RECORDS PROVIDED ▸
####################
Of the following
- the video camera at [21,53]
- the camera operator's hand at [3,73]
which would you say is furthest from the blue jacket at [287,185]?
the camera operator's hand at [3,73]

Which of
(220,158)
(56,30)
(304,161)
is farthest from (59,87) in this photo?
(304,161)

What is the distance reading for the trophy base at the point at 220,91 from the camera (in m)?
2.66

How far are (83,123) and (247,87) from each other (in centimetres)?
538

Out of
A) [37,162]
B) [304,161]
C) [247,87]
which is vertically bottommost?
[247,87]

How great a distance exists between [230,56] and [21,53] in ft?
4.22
####################
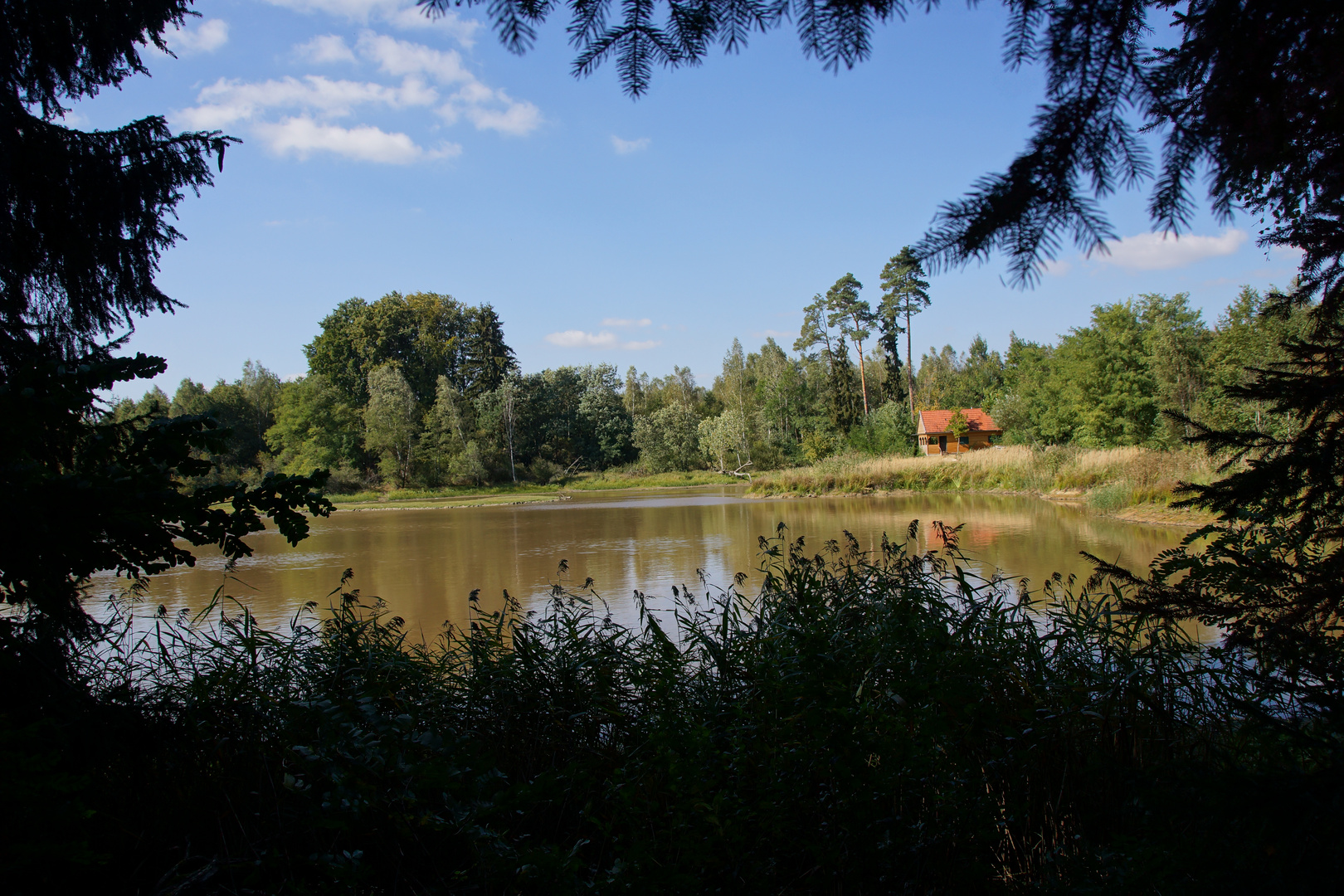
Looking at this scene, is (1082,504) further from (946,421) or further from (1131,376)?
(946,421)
####################
TASK TO CARRY OUT ▸
List every line in the rows above that contains the word "camera".

FINISHED TASK ▸
- the video camera at [21,53]
- the camera operator's hand at [3,73]
the camera operator's hand at [3,73]
What is the distance reading for the trophy base at the point at 220,91 from the camera (in m)?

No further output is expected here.